0:00
This lecture is about reading XML.
So if you don't know about XML, it's
Extensible Markup Language, is what it stands for.
So it's frequently used to score structured data.
It's particularly widely used in internet applications.
So you'll see it a lot when you're doing
things like web scraping or trying to get data from
an internet API or trying to download data from say,
open data of websites, say like an open government website.
So, extracting HTML, XML is actually the basis
for most of the web-scraping that you'll see.
There are two components to an XML file.
There's the markup.
That's the labels that give the text structure.
So you can imagine if you just started typing, you
would end up with sort of an unstructured text file.
The markup is the way that you add labels so that the file ends being structured.
And then the content is the actual text that you type in,
in between sort of the labels that give the structure to the text.
So to be a little bit more concrete, we'll talk about tags, elements and attributes.
0:58
So tags correspond to the labels, that there are labels that are going to
be applying to particular parts of the text so that it will be structured.
So, there are start tags.
And so, start tags look like this.
So, they start with an open caret on one side and then they
have a, a phrase and then a closed caret on the other side.
So, you'll have that at the beginning of a certain part of the text.
So, that will start them, that text as a, a labelled section called section.
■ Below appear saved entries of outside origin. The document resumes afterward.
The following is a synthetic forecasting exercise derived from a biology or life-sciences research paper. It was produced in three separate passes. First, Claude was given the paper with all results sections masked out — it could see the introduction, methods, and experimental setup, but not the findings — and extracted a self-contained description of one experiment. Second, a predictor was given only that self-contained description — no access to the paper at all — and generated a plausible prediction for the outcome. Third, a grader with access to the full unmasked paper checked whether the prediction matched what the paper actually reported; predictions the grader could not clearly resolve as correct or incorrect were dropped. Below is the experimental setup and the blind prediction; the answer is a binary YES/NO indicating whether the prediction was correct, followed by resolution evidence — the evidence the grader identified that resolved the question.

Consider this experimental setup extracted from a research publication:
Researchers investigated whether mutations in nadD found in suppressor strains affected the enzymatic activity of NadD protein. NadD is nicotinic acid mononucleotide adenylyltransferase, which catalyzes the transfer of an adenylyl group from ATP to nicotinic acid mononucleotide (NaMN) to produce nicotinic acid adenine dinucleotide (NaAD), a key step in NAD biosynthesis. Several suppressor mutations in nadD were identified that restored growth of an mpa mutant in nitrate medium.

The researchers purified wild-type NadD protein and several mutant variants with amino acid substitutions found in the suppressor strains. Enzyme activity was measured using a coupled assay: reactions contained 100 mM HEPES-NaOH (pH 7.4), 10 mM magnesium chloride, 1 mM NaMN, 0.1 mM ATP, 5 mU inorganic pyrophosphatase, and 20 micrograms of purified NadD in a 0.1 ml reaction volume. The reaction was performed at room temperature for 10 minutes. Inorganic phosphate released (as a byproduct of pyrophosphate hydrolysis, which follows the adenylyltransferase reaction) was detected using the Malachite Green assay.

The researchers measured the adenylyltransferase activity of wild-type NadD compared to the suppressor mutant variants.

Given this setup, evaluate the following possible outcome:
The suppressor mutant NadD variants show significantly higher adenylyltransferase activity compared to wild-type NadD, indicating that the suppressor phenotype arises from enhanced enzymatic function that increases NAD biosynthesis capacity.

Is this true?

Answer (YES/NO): NO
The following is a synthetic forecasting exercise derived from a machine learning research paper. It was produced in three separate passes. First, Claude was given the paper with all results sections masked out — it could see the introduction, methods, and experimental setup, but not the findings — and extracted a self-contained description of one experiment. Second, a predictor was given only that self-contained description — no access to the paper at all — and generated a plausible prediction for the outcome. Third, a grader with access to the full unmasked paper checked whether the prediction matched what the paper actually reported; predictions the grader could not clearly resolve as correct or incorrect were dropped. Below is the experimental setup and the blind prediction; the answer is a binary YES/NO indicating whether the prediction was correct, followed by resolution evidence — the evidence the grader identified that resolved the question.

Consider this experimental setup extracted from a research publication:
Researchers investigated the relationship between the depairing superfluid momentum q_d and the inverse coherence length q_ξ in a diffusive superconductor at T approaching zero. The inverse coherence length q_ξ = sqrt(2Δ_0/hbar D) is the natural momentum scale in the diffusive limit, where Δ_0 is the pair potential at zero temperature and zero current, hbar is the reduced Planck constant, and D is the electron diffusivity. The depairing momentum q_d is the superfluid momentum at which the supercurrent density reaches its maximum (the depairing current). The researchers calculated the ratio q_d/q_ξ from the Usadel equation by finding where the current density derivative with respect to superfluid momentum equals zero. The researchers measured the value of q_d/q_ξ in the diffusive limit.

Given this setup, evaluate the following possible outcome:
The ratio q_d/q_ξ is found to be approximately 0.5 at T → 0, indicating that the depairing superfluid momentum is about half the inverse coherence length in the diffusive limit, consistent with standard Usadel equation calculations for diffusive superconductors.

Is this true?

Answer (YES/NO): YES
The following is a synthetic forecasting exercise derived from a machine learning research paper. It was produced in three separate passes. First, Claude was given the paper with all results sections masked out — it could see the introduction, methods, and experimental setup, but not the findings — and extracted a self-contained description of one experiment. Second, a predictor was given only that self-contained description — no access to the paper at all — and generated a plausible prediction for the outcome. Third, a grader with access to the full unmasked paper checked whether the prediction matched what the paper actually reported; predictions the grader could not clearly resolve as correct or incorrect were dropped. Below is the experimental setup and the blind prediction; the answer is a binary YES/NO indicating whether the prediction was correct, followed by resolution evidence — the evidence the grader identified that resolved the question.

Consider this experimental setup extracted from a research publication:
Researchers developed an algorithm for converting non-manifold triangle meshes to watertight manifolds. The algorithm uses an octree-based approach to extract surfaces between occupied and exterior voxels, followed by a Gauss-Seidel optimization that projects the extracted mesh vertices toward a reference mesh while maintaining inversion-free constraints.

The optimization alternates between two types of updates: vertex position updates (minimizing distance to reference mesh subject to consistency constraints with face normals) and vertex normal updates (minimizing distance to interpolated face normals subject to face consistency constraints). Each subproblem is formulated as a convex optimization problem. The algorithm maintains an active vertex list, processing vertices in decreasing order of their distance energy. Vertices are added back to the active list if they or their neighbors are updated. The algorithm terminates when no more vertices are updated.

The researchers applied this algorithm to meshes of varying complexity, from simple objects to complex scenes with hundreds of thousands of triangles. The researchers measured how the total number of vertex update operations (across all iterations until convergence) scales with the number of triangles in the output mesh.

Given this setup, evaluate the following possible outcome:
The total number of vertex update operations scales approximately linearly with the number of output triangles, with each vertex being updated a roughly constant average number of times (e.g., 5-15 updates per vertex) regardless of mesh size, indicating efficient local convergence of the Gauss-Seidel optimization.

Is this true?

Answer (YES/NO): YES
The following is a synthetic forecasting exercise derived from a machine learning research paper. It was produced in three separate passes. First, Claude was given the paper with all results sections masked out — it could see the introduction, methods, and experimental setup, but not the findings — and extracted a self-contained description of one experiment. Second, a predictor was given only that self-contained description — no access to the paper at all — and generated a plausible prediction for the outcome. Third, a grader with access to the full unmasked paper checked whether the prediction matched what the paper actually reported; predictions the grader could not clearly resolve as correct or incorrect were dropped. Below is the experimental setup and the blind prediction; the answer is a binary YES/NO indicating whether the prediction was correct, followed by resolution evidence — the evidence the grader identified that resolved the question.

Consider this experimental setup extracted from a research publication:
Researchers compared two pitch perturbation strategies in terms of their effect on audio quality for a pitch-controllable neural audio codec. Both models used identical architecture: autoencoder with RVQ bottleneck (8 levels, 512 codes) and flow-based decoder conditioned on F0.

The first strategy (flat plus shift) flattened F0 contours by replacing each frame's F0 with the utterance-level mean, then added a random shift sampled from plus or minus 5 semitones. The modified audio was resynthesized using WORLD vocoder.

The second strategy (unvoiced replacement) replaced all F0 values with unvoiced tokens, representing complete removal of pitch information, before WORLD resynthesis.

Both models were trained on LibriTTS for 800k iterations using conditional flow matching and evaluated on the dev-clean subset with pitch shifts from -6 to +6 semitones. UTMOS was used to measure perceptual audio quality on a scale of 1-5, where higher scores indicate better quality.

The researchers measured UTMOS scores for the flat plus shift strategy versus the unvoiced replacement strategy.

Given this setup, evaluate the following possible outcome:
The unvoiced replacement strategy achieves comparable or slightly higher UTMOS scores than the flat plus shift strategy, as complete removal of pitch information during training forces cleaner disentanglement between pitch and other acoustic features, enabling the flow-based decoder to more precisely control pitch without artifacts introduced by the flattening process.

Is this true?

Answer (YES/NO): NO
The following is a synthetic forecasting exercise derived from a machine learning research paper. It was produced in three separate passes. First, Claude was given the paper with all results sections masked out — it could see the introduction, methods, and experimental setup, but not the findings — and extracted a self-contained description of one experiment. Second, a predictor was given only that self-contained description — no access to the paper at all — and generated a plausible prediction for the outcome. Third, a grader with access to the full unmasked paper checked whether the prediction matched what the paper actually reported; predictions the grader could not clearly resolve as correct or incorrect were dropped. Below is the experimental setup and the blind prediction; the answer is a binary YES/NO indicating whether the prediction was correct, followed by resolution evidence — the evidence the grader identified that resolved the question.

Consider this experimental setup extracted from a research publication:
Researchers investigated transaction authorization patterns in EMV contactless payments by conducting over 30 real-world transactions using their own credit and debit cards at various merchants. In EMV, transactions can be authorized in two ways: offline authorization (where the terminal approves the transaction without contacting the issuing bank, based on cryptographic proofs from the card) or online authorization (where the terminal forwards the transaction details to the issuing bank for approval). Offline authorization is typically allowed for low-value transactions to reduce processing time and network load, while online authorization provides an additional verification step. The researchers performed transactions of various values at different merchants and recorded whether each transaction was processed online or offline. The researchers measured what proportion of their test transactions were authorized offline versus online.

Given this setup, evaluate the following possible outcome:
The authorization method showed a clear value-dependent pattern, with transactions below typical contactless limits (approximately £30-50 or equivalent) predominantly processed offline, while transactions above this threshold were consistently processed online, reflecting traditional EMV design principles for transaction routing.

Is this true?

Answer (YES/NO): NO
And then it ends with an end tag which looks like this.
It has the same phrase as before, but it
starts with a forward slash inside of the two carets.
1:37
And so the empty tags are tags that
correspond to lines where you don't necessarily need
both an open and then a close tag to deliminate a certain part of a text.
You might just want to denote one specific line, say, as a line break.
And so what you do is, you have the same sort of structure.
Only you have the forward slash just over here at the right end.
So elements are specific examples of tags.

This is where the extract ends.